> **Your goal**: Copy out the whole listing exactly as written, leaving the pictures behind.
⟨
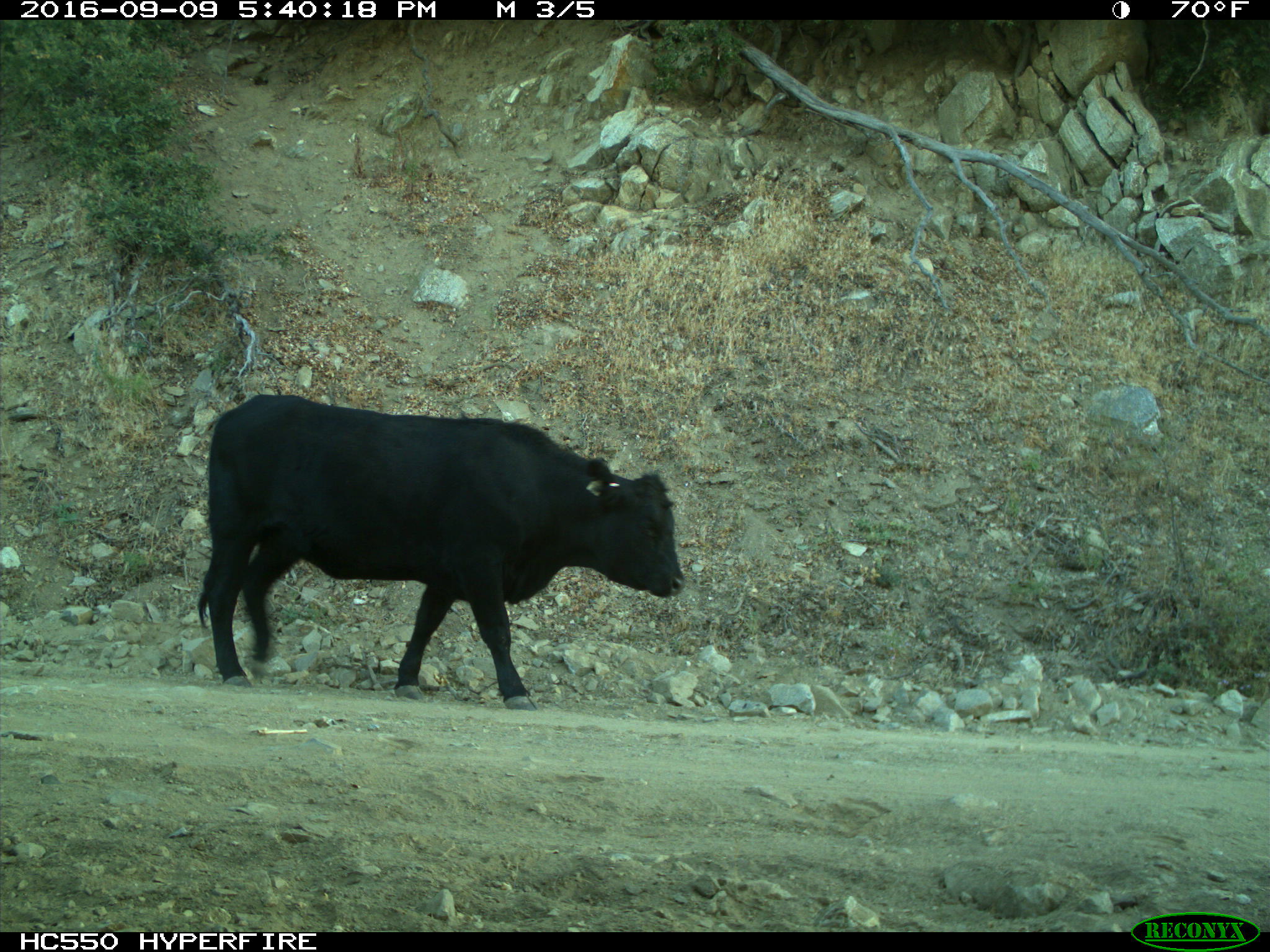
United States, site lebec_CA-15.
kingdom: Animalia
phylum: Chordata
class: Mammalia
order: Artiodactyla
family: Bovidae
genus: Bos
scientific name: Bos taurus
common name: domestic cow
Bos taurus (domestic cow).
⟩
> **Task response**:
United States, site lebec_CA-15.
kingdom: Animalia
phylum: Chordata
class: Mammalia
order: Artiodactyla
family: Bovidae
genus: Bos
scientific name: Bos taurus
common name: domestic cow
Bos taurus (domestic cow).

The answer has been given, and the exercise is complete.